##### Input for this task #####

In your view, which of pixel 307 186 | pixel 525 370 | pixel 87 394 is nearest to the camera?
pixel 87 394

#####
##### Input for this task #####

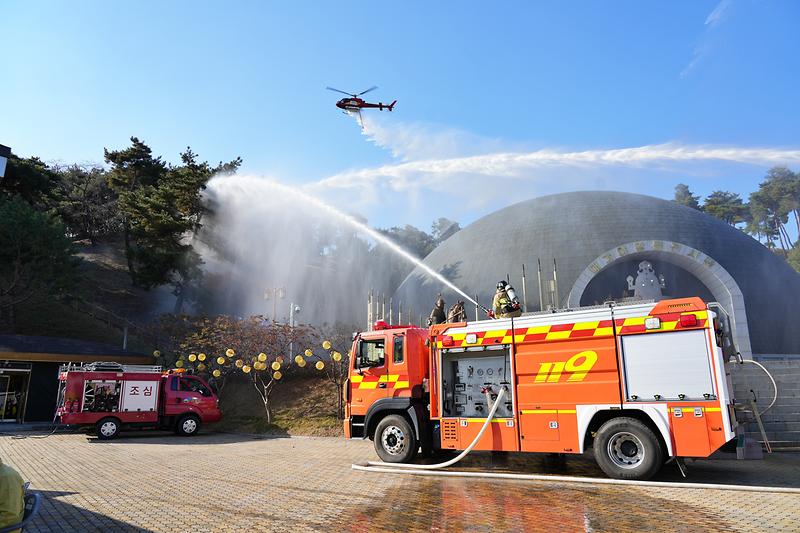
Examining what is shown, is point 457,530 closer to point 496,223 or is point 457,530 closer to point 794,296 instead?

#####
##### Input for this task #####

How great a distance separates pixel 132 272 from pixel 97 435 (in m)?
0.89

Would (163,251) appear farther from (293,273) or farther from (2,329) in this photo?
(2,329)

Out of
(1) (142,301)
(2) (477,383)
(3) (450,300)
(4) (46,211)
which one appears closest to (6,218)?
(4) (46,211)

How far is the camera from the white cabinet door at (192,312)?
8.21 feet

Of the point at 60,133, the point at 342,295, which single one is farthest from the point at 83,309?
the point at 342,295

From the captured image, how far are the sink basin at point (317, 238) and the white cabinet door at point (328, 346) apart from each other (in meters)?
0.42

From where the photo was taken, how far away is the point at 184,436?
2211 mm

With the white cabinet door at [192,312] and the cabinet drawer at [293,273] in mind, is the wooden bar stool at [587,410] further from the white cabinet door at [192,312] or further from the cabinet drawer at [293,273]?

#####

* _Exercise objective_: Pick out each line in the items above that contains the string "photo". Case counts.

* _Answer to the exercise_:
Would (163,251) appear farther from (293,273) or farther from (2,329) in this photo?
From where the photo was taken, how far away is the point at 184,436?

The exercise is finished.